Document segment:
▼

Thinking Out Loud

March 19, 2019

Two Entirely Different Sets of Values and Virtues

Filed under: books, character, Christianity — Tags: , , , , , — paulthinkingoutloud @ 7:07 am

I’m currently reading Your Future Self Will Thank You by Drew Dyck. Released just a few weeks ago, it’s already into its second printing and I had hoped to review it pre-publication, but it only showed up in the mail last week. Considering one of the things the book deals with is procrastination, I do promise a full review; but I’m only about 65% through the book at this stage so this isn’t it.

The book deals with self control. The subtitle is, Secrets to Self-Control from the Bible and Brain Science, but there’s also a tag line across the top of the cover that at least one vendor is using as the subtitle, A Guide for Sinners, Quitters, and Procrastinators. Either way, you get the idea.

▲

Job 1: Scale the entries from their start through the line containing "(x=522, y=540) <", both ends included. Reproduce every line, with the requests unchanged, and multiply each number in the answers (the distance and the pixel coordinates) by 2.5, rounding to as many decimals as the original had, with halves rounding up.
The blog post and the entries that come after it have nothing to do with each other.

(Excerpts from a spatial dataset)
▼

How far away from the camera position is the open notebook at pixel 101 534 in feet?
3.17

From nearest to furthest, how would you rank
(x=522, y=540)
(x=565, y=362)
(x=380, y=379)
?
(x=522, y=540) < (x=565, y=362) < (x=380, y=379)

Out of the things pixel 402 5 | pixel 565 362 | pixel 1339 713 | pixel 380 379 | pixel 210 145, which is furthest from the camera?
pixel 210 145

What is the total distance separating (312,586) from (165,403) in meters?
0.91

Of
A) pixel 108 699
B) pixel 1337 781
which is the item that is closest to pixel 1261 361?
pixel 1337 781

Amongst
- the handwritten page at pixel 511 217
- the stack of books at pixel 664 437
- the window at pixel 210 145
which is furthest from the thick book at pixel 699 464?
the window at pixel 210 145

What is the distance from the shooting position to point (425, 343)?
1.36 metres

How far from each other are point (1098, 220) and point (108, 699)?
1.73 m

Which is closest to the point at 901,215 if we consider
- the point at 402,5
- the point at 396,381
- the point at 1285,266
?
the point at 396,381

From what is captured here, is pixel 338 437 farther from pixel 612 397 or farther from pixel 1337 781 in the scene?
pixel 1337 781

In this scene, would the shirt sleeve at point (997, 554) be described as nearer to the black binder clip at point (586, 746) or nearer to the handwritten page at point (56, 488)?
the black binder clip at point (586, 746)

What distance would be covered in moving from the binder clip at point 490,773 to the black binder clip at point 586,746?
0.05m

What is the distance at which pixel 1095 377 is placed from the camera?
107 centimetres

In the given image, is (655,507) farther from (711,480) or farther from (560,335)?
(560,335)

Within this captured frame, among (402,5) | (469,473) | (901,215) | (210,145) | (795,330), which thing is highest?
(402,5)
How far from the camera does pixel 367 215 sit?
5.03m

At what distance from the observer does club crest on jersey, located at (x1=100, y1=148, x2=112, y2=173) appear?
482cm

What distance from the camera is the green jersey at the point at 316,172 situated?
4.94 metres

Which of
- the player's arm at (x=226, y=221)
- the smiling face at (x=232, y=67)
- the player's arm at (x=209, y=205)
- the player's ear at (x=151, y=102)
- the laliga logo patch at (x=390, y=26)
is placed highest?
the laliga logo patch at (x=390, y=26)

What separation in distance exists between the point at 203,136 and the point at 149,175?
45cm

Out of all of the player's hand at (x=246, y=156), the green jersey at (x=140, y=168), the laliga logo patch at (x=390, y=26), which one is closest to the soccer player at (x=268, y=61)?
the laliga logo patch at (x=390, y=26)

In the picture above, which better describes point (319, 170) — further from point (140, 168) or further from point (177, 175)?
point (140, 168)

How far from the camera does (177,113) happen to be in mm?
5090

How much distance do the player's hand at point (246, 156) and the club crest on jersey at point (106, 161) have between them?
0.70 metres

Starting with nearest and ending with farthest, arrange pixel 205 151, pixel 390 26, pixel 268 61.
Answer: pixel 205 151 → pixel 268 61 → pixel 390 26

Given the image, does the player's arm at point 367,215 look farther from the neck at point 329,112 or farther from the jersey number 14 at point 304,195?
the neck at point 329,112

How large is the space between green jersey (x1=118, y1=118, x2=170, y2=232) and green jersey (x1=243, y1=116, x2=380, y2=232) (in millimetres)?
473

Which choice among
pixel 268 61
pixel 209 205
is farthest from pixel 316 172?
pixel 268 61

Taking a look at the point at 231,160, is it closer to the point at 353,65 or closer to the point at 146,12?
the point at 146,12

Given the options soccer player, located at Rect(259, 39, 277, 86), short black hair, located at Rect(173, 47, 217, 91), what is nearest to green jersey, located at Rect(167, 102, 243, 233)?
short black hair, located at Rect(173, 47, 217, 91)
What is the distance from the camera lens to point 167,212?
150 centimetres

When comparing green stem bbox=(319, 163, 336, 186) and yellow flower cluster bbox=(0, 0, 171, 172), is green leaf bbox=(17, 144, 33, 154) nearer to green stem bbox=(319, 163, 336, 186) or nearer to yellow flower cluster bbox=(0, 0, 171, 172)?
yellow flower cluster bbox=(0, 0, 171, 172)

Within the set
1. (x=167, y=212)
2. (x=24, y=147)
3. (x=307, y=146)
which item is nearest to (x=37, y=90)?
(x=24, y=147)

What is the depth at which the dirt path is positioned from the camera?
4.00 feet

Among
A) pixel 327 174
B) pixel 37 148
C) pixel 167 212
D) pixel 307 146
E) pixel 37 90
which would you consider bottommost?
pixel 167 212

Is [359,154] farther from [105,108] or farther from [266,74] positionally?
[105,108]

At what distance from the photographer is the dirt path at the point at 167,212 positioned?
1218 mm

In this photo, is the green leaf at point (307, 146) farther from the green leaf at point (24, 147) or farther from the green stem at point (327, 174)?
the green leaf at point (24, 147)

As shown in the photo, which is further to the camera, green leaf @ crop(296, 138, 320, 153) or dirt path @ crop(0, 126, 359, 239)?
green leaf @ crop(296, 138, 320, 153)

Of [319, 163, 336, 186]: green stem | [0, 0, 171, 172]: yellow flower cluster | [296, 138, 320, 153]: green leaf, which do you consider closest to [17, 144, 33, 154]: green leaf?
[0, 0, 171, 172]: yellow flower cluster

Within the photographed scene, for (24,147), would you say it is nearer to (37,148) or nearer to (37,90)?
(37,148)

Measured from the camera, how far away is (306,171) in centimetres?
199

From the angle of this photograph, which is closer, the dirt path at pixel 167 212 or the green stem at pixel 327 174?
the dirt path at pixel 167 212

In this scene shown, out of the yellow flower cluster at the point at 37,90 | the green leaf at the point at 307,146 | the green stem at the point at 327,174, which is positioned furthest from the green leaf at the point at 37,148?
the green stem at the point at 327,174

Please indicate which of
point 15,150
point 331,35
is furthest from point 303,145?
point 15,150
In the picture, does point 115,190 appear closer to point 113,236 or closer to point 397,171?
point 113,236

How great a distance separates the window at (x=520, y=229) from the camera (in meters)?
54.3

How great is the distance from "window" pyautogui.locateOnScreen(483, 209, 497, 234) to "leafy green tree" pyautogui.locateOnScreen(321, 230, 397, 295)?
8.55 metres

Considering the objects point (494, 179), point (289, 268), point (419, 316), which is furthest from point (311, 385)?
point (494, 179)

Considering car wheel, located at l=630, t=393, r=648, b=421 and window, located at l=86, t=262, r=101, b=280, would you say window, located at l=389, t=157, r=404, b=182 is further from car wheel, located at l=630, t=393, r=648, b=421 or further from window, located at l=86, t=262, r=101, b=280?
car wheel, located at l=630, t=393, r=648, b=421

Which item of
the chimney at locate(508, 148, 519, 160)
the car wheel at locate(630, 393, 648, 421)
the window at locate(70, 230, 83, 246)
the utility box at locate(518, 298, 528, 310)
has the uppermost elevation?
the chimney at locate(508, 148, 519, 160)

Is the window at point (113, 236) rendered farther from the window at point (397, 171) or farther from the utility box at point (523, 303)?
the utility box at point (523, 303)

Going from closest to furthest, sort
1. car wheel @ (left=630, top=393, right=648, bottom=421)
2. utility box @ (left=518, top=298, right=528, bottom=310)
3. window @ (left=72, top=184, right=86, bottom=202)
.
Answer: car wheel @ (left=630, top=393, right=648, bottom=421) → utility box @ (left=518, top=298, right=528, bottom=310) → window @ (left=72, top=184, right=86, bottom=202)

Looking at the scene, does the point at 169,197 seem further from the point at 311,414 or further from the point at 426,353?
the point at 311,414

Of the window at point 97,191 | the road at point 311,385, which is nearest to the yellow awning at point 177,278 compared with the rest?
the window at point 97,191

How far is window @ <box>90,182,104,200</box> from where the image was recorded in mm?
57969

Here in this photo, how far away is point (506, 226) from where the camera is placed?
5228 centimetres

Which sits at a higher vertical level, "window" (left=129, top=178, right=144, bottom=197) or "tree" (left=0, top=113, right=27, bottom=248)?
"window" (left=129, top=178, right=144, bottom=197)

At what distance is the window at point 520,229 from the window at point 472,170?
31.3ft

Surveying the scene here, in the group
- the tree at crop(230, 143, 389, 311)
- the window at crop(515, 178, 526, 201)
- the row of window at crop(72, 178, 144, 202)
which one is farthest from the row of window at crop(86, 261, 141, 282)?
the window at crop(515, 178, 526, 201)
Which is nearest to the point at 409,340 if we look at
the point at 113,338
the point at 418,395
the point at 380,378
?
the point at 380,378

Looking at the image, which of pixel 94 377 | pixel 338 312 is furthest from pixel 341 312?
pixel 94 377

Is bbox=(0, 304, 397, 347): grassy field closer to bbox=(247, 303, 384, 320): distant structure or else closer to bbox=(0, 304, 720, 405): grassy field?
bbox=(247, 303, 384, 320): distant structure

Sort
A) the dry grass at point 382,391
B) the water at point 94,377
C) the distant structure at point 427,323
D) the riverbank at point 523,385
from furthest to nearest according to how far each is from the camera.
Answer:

▲

Job 2: Pick up the blog post about the book on self-control where it stops, and write its next part.

Task result 1:
How far away from the camera position is the open notebook at pixel 101 534 in feet?
7.93

From nearest to furthest, how would you rank
(x=522, y=540)
(x=565, y=362)
(x=380, y=379)
?
(x=1305, y=1350) < (x=1413, y=905) < (x=950, y=948)

Task result 2:
But I want to look at something Drew noted early on, on paged 65-66. He references a 2015 work by journalist David Brooks titled The Road to Character which has been described as a book about humility, morality and ethics. Here’s Drew’s synopsis:

In his book The Road to Character, David Brooks argues that we live in a post-character culture. We care more about success and achievements (what Brooks calls “resumé virtues”) than we do about cultivating traits like honesty or faithfulness (what Brooks calls “eulogy virtues,” the kind of qualities that get mentioned at your funeral).

Part of the reason for this shift, Brooks writes, is that we have strayed from a school of thought that saw people, not as inherently good, but as fundamentally flawed. Brooks dubs this the “crooked timber” tradition, a phrase he borrowed from the philosopher Immanuel Kant: “Out of the crooked timber of humanity, no straight thing was ever made.” According to this older view of human nature, we are not inherently good creatures who simply need more freedom and affirmation. Rather, we are splendid but damaged. Like crooked timbers, we need to be straightened.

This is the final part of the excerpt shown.